>> Begin DATA FOR THIS EXERCISE

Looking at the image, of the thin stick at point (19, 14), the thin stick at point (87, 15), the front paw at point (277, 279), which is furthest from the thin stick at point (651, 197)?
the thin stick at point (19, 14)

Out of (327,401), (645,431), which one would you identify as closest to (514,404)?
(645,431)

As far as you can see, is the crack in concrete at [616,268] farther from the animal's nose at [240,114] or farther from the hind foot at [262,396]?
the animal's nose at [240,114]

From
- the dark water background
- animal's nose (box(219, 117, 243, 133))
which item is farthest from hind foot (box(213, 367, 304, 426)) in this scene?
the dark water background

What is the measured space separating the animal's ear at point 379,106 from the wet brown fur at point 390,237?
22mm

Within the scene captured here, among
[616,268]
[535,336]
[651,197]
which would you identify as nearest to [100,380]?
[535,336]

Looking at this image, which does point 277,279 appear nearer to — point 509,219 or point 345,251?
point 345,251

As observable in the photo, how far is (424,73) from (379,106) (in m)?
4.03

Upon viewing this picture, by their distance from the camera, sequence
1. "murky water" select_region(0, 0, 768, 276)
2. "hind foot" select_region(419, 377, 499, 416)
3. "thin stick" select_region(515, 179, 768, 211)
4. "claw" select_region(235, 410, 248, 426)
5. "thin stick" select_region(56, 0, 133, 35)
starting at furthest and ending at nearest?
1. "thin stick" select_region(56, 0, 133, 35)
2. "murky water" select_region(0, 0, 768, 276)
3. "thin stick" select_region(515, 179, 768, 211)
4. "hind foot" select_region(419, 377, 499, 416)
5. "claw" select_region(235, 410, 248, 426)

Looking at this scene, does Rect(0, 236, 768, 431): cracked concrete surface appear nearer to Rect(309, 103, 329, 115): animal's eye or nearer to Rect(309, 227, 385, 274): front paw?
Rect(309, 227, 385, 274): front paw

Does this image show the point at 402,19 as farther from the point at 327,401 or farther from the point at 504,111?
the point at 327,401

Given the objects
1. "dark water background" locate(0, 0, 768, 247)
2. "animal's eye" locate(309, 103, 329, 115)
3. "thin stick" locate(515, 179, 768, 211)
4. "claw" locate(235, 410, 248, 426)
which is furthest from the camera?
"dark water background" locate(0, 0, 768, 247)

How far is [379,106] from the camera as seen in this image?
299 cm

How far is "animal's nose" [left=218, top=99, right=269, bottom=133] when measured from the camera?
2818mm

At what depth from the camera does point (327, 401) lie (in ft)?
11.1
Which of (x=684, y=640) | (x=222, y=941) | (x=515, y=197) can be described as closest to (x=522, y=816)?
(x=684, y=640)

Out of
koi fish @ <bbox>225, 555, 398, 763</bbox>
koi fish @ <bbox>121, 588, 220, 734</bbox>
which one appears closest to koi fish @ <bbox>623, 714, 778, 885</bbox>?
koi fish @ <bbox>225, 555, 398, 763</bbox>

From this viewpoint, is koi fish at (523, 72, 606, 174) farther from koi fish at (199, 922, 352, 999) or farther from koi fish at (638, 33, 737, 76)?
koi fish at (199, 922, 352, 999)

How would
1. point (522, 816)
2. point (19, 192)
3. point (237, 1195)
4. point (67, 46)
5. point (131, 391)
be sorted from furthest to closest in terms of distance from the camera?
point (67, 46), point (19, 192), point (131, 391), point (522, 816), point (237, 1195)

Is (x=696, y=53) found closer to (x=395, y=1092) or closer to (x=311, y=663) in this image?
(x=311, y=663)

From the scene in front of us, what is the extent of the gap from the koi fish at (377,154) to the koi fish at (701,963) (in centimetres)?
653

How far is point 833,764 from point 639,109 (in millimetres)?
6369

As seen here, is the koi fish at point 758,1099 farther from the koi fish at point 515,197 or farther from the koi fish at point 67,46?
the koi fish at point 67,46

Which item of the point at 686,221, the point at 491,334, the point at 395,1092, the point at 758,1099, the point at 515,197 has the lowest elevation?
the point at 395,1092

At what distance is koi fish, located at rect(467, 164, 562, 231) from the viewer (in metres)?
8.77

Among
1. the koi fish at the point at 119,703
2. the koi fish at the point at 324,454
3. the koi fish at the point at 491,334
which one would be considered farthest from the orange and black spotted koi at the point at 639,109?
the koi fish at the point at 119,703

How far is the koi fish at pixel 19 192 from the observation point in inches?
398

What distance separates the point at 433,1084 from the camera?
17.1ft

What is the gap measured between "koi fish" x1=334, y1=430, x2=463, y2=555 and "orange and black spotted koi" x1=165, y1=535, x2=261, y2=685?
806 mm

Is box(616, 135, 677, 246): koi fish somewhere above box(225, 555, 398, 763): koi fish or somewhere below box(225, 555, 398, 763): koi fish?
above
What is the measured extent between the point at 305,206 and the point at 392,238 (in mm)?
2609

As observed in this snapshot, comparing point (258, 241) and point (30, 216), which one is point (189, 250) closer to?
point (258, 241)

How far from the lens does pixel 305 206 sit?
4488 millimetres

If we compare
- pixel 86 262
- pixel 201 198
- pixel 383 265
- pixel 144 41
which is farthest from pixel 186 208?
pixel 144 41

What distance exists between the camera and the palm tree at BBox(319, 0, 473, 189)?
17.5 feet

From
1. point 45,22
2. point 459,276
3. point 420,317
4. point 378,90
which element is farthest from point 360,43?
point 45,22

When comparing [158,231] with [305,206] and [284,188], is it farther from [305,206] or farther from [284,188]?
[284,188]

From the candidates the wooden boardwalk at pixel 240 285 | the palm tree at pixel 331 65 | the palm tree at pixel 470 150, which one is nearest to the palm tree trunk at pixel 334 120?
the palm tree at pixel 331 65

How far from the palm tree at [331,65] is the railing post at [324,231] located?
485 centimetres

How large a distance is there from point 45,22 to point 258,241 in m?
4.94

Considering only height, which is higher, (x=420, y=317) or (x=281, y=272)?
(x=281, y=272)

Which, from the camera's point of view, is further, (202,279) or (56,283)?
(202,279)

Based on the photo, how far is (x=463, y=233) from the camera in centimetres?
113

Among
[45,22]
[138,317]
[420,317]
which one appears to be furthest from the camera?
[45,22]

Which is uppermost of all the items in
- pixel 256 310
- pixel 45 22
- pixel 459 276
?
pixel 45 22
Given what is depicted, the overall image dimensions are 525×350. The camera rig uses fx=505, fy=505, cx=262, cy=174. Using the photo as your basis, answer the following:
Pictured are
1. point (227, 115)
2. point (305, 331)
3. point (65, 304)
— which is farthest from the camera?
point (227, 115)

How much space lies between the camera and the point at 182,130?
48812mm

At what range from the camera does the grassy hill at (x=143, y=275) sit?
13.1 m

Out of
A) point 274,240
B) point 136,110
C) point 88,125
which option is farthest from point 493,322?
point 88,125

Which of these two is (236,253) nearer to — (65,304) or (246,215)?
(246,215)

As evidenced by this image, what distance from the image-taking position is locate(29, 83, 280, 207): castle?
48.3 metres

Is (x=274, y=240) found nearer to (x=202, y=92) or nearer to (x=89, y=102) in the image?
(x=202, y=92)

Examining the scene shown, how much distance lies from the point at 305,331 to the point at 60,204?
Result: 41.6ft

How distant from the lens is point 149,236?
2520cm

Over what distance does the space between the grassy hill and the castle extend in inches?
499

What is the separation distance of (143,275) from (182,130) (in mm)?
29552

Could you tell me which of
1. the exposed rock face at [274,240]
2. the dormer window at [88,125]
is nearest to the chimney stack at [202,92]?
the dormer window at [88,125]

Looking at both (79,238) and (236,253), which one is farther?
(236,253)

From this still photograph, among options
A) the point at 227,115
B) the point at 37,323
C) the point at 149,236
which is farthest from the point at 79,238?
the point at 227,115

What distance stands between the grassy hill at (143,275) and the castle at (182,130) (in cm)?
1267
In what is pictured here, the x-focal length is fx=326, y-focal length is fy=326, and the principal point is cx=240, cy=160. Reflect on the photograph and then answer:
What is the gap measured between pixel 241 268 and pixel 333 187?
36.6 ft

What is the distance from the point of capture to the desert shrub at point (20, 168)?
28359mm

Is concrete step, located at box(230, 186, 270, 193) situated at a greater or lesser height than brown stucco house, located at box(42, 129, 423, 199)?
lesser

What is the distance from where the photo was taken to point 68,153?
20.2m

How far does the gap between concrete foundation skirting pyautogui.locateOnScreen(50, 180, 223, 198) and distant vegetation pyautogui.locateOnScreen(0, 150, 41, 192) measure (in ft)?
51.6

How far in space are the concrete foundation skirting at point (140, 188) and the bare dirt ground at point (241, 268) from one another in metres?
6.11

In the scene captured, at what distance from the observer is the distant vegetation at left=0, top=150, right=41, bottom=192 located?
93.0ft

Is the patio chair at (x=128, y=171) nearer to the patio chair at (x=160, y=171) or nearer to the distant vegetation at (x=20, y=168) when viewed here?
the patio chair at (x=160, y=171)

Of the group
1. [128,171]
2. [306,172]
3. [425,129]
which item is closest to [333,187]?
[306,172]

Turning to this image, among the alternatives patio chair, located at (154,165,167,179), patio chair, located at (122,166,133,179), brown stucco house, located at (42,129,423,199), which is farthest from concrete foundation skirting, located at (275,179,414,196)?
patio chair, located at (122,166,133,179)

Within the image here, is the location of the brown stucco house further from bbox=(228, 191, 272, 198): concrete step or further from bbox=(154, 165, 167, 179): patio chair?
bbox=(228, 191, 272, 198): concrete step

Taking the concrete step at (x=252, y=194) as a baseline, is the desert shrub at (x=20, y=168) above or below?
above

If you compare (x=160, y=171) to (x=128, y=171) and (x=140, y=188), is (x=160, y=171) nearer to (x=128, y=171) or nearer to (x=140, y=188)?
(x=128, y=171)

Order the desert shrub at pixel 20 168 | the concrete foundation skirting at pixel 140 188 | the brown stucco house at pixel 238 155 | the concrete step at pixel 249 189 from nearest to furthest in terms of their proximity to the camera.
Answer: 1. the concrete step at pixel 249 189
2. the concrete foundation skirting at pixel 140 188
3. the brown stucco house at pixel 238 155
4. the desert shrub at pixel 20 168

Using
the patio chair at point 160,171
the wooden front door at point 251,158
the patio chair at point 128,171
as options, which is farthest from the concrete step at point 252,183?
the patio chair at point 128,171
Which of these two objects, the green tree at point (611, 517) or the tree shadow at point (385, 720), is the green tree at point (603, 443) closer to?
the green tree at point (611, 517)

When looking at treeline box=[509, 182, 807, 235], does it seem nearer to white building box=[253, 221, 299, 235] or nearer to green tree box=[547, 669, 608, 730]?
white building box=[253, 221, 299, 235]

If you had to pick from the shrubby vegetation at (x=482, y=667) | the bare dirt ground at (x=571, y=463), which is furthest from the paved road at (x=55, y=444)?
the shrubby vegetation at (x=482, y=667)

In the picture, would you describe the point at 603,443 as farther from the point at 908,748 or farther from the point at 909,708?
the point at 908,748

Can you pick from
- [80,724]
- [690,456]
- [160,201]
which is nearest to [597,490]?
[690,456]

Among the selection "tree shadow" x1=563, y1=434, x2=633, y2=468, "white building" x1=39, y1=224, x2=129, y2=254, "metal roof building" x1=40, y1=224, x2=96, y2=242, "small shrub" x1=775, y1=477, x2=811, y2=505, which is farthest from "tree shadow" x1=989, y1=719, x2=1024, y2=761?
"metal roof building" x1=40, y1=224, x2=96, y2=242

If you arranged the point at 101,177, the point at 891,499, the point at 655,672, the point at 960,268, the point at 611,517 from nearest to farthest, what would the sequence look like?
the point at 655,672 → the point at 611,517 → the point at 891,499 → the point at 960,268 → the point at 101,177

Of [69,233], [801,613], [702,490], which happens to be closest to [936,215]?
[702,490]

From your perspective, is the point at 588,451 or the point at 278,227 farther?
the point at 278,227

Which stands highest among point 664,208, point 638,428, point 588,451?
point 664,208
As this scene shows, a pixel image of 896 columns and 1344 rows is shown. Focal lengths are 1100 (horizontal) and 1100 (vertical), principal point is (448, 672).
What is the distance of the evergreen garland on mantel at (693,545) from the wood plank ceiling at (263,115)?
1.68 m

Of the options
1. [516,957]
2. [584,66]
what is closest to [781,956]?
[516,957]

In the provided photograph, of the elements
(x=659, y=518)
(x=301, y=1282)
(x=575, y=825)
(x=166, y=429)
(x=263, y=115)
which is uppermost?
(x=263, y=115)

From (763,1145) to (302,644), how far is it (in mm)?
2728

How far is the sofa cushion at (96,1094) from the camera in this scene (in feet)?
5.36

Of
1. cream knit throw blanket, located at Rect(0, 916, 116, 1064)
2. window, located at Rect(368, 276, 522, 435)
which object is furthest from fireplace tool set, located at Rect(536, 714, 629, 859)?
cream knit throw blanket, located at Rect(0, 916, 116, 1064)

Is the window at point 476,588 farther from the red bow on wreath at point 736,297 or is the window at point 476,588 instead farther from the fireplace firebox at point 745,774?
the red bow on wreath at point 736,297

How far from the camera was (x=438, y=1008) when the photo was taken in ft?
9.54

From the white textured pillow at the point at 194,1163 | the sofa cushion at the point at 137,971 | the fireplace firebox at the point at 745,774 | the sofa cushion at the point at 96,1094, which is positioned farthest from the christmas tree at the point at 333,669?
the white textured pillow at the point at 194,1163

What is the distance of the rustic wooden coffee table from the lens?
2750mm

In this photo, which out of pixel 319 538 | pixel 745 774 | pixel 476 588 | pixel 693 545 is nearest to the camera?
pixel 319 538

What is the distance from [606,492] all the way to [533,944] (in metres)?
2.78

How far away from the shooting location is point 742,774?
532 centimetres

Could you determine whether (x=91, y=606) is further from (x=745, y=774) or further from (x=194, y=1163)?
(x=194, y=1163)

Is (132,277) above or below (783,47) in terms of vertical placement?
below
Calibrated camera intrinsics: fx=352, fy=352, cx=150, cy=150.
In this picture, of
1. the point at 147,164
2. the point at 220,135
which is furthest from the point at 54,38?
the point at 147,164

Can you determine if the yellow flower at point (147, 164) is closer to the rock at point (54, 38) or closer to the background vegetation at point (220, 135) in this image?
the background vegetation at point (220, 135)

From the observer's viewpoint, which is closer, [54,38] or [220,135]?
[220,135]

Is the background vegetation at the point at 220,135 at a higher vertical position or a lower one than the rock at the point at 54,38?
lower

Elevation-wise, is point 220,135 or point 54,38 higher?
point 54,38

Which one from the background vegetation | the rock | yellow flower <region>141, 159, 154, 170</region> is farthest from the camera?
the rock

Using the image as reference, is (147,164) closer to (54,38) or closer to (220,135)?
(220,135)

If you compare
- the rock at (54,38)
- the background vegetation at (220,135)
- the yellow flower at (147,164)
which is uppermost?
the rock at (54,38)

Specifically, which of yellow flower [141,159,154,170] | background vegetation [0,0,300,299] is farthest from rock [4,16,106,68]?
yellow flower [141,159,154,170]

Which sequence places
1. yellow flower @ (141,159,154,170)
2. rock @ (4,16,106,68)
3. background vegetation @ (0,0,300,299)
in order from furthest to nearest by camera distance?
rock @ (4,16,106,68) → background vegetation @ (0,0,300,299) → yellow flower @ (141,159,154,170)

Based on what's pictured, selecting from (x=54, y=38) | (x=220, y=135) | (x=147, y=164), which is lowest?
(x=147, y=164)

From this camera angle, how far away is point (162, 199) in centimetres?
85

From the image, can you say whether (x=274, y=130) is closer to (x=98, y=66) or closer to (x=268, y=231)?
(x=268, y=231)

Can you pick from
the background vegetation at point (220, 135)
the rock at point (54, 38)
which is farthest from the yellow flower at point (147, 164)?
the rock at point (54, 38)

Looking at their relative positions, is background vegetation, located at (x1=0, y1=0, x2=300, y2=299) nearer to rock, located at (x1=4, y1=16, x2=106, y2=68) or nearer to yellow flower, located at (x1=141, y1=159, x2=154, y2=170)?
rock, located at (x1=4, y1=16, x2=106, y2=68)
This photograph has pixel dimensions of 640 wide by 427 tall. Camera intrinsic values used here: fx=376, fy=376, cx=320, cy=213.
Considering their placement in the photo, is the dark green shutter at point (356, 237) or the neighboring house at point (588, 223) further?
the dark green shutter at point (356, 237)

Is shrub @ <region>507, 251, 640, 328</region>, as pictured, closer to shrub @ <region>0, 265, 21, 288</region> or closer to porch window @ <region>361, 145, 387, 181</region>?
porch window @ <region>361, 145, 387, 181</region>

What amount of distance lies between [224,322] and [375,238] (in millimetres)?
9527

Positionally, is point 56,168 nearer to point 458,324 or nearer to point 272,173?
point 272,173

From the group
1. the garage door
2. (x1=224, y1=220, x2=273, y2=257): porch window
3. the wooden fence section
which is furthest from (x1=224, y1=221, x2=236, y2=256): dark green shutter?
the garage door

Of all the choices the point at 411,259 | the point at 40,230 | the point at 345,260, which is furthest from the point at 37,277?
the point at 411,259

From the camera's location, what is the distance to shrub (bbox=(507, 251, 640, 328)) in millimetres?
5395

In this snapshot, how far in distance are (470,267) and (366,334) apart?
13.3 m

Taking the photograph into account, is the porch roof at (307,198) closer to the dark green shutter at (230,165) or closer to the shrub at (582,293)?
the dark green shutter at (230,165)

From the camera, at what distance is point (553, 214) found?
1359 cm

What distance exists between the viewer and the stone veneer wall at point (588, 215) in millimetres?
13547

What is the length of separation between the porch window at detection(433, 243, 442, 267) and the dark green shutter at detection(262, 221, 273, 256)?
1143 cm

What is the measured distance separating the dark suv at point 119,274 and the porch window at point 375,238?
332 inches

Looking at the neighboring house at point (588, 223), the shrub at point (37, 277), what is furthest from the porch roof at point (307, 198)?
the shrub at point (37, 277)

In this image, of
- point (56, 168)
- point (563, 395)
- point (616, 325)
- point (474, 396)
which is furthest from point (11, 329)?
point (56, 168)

>> End DATA FOR THIS EXERCISE

INSTRUCTIONS TO FOLLOW:
Repeat, with no changes, each line from the one with "What amount of" to the end of the listing, including both ends and nothing else.

SOLUTION TO THIS EXERCISE:
What amount of distance lies between [224,322] and [375,238] (in millimetres)?
9527

Positionally, is point 56,168 nearer to point 458,324 or nearer to point 272,173?
point 272,173

From the group
1. the garage door
2. (x1=224, y1=220, x2=273, y2=257): porch window
3. the wooden fence section
which is furthest from (x1=224, y1=221, x2=236, y2=256): dark green shutter?
the garage door

Of all the choices the point at 411,259 | the point at 40,230 | the point at 345,260, which is furthest from the point at 37,277?
the point at 411,259

From the camera's location, what is the distance to shrub (bbox=(507, 251, 640, 328)) in millimetres?
5395

In this snapshot, how far in distance are (470,267) and (366,334) apart?
13.3 m

Taking the photograph into account, is the porch roof at (307,198) closer to the dark green shutter at (230,165) or closer to the shrub at (582,293)?
the dark green shutter at (230,165)

From the camera, at what distance is point (553, 214) found?
1359 cm

What distance exists between the viewer and the stone veneer wall at point (588, 215) in millimetres?
13547

What is the length of separation between the porch window at detection(433, 243, 442, 267) and the dark green shutter at detection(262, 221, 273, 256)?
1143 cm

What is the measured distance separating the dark suv at point 119,274 and the porch window at point 375,238?
332 inches

Looking at the neighboring house at point (588, 223), the shrub at point (37, 277), what is furthest from the porch roof at point (307, 198)?
the shrub at point (37, 277)

In this image, of
- point (56, 168)
- point (563, 395)
- point (616, 325)
- point (474, 396)
which is furthest from point (11, 329)?
point (56, 168)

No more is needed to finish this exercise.